Estoy buscando escritores que se atrevan a mezclar relatos conmigo. Las reglas las ponemos nosotros.

Mis preferencias son, entre otras cosas, la ironía, la historia de ficción posible, el misterio, la complicidad con el lector, el situar la ficción en un contexto real, etc.

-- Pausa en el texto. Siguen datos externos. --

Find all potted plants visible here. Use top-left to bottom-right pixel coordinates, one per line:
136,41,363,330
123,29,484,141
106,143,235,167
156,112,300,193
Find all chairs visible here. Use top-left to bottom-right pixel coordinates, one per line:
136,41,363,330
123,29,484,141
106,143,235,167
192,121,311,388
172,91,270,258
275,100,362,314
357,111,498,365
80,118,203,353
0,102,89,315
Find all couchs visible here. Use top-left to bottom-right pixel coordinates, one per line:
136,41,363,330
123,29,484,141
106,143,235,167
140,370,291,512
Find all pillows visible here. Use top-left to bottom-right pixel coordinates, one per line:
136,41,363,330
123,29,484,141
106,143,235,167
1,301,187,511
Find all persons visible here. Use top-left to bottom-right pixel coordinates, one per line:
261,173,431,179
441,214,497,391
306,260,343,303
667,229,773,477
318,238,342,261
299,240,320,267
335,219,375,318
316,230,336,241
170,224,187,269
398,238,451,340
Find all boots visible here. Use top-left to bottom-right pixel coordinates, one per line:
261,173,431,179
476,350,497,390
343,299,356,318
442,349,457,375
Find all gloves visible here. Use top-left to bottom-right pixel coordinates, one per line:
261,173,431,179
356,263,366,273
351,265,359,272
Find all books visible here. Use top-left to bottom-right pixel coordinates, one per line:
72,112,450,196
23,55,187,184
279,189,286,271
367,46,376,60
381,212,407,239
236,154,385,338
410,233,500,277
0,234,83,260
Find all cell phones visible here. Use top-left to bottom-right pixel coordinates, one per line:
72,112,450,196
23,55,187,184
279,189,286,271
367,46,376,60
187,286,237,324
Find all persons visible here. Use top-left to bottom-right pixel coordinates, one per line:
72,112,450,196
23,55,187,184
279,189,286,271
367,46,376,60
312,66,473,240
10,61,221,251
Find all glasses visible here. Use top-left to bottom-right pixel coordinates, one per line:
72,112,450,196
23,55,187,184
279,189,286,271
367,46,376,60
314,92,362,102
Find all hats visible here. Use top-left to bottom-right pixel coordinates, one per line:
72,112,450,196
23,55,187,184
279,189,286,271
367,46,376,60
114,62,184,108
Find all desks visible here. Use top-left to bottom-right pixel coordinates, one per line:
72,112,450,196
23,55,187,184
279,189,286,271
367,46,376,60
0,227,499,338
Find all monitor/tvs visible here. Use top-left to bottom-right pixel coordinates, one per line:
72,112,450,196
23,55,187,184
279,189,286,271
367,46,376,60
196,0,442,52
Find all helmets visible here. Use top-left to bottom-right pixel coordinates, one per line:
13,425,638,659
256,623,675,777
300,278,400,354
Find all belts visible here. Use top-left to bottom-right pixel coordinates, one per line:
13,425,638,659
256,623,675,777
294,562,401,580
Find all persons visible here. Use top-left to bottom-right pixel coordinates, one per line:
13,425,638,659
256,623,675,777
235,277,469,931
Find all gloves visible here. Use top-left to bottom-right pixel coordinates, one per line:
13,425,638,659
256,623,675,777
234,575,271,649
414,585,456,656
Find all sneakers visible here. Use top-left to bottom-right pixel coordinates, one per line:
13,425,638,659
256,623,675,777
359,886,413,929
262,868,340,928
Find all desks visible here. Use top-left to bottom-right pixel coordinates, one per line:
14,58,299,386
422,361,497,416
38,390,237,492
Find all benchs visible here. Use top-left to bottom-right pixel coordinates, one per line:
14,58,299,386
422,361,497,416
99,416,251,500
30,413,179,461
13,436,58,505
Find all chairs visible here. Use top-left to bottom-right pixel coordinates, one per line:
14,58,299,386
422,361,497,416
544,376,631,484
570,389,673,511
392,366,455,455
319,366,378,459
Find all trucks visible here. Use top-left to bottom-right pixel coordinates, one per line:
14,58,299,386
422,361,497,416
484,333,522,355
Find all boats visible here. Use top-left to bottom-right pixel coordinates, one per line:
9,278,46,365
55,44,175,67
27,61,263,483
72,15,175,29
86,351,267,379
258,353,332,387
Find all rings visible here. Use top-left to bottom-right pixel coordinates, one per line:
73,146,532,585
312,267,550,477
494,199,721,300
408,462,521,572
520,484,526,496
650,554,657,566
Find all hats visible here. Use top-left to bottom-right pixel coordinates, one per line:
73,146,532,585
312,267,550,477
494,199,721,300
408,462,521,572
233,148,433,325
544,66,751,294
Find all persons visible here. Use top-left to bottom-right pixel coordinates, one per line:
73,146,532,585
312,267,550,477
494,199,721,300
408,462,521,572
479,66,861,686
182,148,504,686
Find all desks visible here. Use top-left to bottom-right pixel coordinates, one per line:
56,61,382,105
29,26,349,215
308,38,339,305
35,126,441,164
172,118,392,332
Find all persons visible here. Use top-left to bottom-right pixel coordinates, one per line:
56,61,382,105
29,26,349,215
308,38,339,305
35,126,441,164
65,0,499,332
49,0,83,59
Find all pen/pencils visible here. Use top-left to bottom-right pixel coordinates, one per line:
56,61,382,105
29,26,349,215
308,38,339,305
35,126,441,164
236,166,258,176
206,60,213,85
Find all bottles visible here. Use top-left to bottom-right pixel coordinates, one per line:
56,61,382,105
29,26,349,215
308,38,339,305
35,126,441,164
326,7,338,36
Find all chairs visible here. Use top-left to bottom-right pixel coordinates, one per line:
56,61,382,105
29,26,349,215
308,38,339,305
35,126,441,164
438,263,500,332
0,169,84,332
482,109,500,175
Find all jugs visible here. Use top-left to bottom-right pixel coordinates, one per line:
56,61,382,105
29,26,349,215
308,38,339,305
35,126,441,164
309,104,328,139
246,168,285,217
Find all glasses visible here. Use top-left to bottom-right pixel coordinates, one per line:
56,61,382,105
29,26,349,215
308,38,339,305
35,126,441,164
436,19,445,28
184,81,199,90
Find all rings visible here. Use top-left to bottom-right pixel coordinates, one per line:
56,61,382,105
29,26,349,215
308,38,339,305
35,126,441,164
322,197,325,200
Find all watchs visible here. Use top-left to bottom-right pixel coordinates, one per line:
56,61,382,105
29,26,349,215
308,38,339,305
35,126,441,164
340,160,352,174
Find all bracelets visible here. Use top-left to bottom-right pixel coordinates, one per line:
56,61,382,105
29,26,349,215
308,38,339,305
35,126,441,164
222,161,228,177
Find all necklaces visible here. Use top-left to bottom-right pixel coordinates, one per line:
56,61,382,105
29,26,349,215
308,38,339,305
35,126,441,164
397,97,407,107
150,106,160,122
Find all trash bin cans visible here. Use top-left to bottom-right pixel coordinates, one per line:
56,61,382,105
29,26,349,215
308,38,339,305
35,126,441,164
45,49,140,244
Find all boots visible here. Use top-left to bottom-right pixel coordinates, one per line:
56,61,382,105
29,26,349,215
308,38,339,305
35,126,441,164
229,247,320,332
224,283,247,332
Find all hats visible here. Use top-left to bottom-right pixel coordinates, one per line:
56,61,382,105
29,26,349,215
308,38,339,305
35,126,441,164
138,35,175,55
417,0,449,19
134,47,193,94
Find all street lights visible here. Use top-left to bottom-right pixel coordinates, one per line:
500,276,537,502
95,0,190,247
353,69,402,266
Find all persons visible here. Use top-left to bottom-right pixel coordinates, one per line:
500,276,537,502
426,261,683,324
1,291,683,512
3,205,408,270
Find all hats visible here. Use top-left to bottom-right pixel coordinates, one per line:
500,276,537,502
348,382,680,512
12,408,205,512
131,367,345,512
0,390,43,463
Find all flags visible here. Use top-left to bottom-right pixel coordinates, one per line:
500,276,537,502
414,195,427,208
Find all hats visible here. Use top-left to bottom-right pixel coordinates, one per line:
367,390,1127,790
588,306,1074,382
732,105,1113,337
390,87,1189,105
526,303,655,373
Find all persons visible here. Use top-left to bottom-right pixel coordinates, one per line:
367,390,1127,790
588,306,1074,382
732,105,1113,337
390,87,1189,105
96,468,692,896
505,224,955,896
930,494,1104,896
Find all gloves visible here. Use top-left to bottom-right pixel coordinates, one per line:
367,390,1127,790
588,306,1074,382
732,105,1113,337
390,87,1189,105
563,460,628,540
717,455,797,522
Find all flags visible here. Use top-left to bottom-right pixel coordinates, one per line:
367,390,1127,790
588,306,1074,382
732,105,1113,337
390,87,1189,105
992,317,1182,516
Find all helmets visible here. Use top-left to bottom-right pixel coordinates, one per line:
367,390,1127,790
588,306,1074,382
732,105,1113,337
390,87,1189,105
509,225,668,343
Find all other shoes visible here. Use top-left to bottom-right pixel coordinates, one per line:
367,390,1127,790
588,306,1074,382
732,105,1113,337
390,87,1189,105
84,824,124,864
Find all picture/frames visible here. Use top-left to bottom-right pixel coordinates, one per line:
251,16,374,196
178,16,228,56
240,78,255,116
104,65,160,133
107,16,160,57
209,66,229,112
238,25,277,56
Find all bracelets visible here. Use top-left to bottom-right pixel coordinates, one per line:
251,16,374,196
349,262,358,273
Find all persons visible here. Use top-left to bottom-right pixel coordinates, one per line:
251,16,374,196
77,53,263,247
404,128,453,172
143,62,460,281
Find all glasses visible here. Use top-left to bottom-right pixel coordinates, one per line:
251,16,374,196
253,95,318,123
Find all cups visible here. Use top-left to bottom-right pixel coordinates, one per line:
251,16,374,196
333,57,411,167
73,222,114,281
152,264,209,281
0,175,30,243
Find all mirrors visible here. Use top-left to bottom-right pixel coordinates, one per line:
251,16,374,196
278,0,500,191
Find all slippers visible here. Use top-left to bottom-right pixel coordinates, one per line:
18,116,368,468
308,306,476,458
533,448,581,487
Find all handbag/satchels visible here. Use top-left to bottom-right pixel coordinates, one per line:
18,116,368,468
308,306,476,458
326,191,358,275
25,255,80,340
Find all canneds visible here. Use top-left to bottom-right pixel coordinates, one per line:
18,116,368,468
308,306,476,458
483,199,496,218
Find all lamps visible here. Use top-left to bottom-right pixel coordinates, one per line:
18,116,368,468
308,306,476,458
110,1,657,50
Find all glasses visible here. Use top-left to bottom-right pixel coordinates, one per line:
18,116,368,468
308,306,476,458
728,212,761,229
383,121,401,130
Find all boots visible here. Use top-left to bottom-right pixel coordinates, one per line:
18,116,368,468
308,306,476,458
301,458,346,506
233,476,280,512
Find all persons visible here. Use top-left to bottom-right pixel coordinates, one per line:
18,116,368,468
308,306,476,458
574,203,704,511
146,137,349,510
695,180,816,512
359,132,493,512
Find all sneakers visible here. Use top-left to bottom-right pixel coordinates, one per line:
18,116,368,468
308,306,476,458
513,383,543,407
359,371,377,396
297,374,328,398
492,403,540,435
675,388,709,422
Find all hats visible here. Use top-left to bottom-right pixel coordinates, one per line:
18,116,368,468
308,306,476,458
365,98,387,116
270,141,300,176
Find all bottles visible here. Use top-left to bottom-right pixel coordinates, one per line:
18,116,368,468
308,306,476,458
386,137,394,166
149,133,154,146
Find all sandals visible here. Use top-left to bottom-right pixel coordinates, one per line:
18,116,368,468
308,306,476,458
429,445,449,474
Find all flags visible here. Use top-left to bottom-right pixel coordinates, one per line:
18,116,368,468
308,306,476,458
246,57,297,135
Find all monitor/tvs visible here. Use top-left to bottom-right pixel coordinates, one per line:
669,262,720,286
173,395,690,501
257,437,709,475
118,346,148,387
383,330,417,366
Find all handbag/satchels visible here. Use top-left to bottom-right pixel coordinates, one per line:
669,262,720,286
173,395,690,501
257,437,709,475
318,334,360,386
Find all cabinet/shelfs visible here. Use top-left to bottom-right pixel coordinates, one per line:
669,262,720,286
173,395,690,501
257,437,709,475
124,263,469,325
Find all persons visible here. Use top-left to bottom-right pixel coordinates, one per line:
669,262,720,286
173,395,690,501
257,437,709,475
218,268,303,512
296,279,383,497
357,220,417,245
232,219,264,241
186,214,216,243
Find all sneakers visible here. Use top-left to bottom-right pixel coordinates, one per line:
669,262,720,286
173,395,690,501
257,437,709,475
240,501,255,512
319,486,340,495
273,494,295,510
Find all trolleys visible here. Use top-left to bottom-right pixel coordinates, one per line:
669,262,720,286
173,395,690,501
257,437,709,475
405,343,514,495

Les dejo uno de mis últimos relatos :)
Gracias, un abrazo grande.
Buenas tardes.

Victor Montero
http://facebook.com/monterovictormusic
http://monterovictor.com

El orfebre

El orfebre escribía lo que sucedía en la mesa. Sudaba letras y escalaba con su lápiz los vértices intrincados de todo aquello que se atreviera a componer su mirada y el alcance. ¿Había una caja en la mesa?, ¿una caja rosa elaborada? Pues bien, el orfebre se encargaba de escribirlo. Amaba la descripción, de las cosas sudescriptura. Noventa grados desde su naciente, hincada con un diente invisible regalando el hueco útil, llena de no se qué estupideces de dama. Y por allí alguien depositó una hoja. Blanca de fondo y negra de técnica. Inútil, al contrario que el hueco, pero allí está, y mira hacia arriba con aire altivo. A su lado, una madera incomprensible, como incomprensible los dados que no pasan por la mesa pero determinan que la madera incomprensible sí lo haga. El orfebre toma nota. Toma nota y genera, porque oficializar es ejecutar un efecto y así la caja desaparece. Nada parece extrañarle al orfebre, que continúa fiel a su cincel de carbón de tinta. La hoja se vuelve translúcida. La madera más incomprensible. El orfebre asiente pensativo, rozándose las ideas con la punta del cincel. Agudiza la vista y achaca al destino la taza de té que alguien deposita al otro lado de la mesa. Mientras describe levanta la mirada, consciente de que la pérdida del detalle es la pérdida del alma y observa la taza repleta de líquido humeante elevarse entre los aires y alejarse mas allá del borde. La agarradera ahora pertenece a unas manos manchadas del color del océano. El orfebre toma un diminuto catalejo antiguo que siempre porta en la chaqueta y apunta los brillos: quien bebe el té de a sorbos es un escultor, cuerpo y atuendo completamente impregnados de tinte azul. Allí lejos la taza retorna a su posición sobre la mesa y se va desvaneciendo. El orfebre guarda el catalejo, estira los brazos y se dispone: llegó la hora de su mejor descripción. El orfebre se acomoda en el asiento, va a comenzar. Pero pronto desaparece. Un herrero de poesías ocupa la silla, toma su lápiz opaco y comienza a rimar.